For example, the taxonomy attribute "restaurants" is a parent of
the taxonomy attribute "pizza," and a child of the taxonomy
attribute "food-and-drink."
[0098] The process 400 ends in step 420.
Example Implementation for Generating Taxonomy Refinements
[0099] FIGS. 5A and 5B illustrate example distributions of datasets
across taxonomy attributes according to some embodiments of the
present invention. FIGS. 6A, 6B, and 6C illustrate example
interfaces according to some embodiments of the present
invention.
[0100] Referring now to FIG. 5A, an example dataset distribution
500A of datasets retrieved based on a network database search query
is shown. The datasets can be retrieved based on a set of dataset
retrieval procedures, such as the procedures described in
connection with FIGS. 3 and 4. The datasets can be retrieved from
network databases using a network server, such as the various
components describe in connection with FIGS. 1 and 2.
[0101] The x axis of the dataset distribution 500A shows various
taxonomy attributes associated with the retrieved datasets. They
axis of the dataset distribution 500A is the amount of the datasets
having a particular taxonomy attribute. As shown in the dataset
distribution 500A, taxonomy attribute C1 has the most datasets
among taxonomy attributes C1, C2, C3, and C4, which is indicated by
the height of its corresponding bar.
[0102] Based on the dataset distribution 500A, one or more taxonomy
refinements may be generated and outputted in accordance with some
embodiments of the present invention, such as ones described in
connection with FIGS. 3 and 4. Referring now to FIG. 6A, an example
interface 600A is illustrated. The interface may be shown on a
client device, such as one described in connection with client
devices 101A-101N of FIG. 1. In some preferred and non-limiting
embodiments, the interface 600A may be embodied in a mobile
application 601. The interface 600A may include a search input
field 603, which enables a user to input a network database search
query, such as one described in connection with FIGS. 3 and 4. The
interface 600A is further configured to display impressions of
retrieved datasets through 607, 609, 611, 613, 615, and 617, as
well as taxonomy refinements 605. Each of the retrieved datasets
has one of the taxonomy attributes associated with the taxonomy
refinements 605, and each taxonomy attribute is associated with at
least one retrieved dataset, as shown in FIG. 5A. In some
embodiments, the taxonomy refinements 605 may be presented as one
or more cards or widgets on the interface 600A.

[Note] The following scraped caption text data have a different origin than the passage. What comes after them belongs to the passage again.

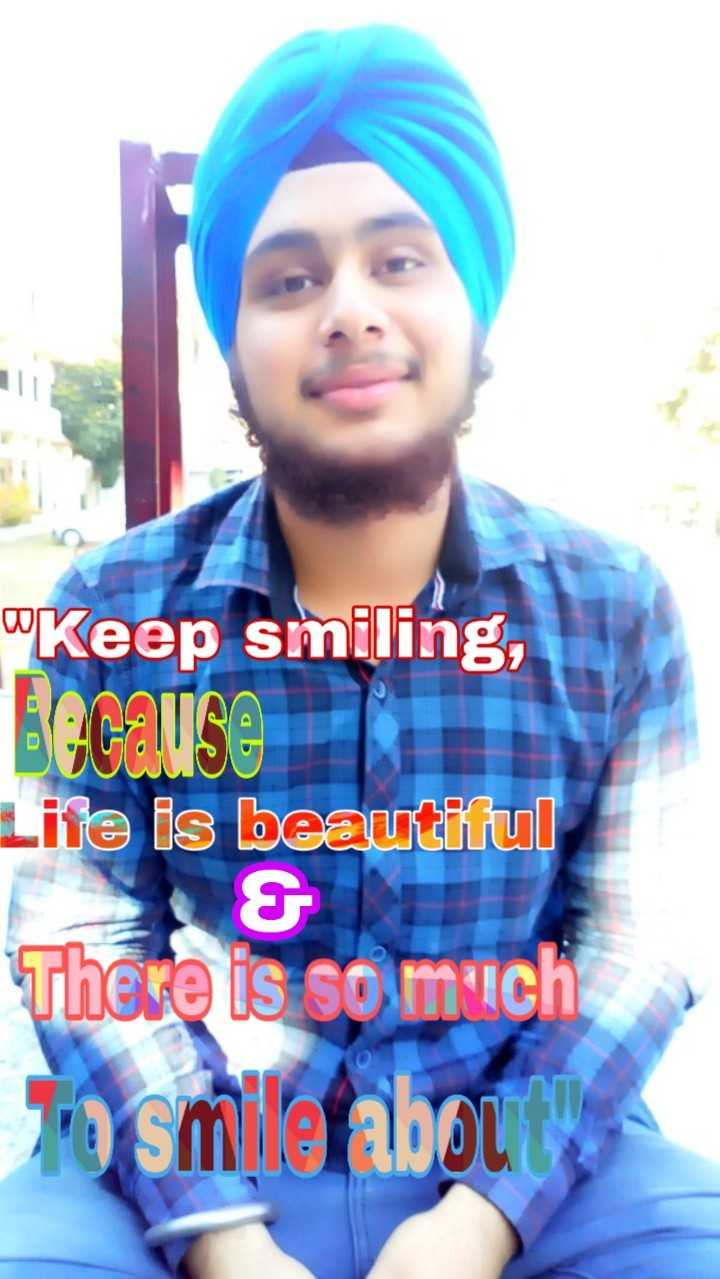 🤣 ਵਿਸ਼ਵ ਹਾਸਾ ਦਿਵਸ - Keep smiling , Butause Life is beautiful & There is so much Tosm le about - ShareChat
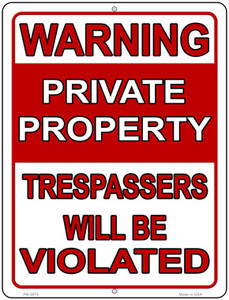 Trespassers Will Be Violated Wholesale Novelty Mini Metal Parking Sign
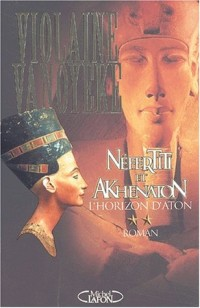 Néfertiti et Akhenaton, tome 2 : L'horizon d'Aton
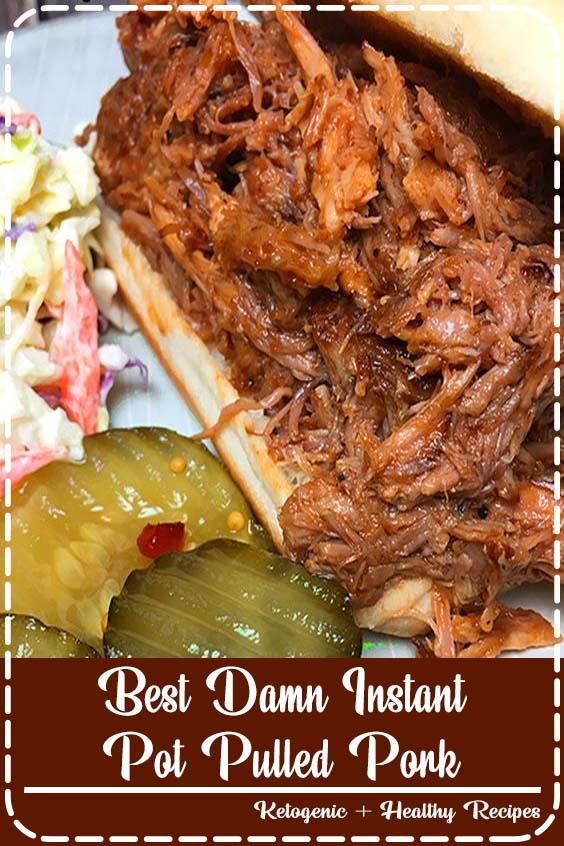 The Best Damn Instant Pot Pulled Pork recipe Best Damn Instant Pot Pulled Pork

[0103] In some preferred and non-limiting embodiments, when the
network database search query is very broad, the interface 600A may
only display a limited number of refinements in 605. For example,
if the network database search query inputted in 603 is
"restaurant," and the retrieved datasets have more than five
categories, the interface 600A may only display the top five
categories associated with the retrieved datasets in 605.
[0104] In some preferred and non-limiting embodiments, when there
are more than a first pre-determined amount of categories
associated with the retrieved datasets, and each category is
associated with more than a second pre-determined amount of
datasets, the interface 600A may display a "Featured Taxonomy
Refinements" panel on the top of the retrieved dataset list, and
each of the "Featured Taxonomy Refinements" is determined based on
the combined relevance score associated with the datasets. The
"Featured Taxonomy Refinements" panel may further display a message
such as "Would you like . . . ." to inform the user that the
results can be refined, and the user can navigate to the desired
categories via the "Featured Taxonomy Refinements" panel.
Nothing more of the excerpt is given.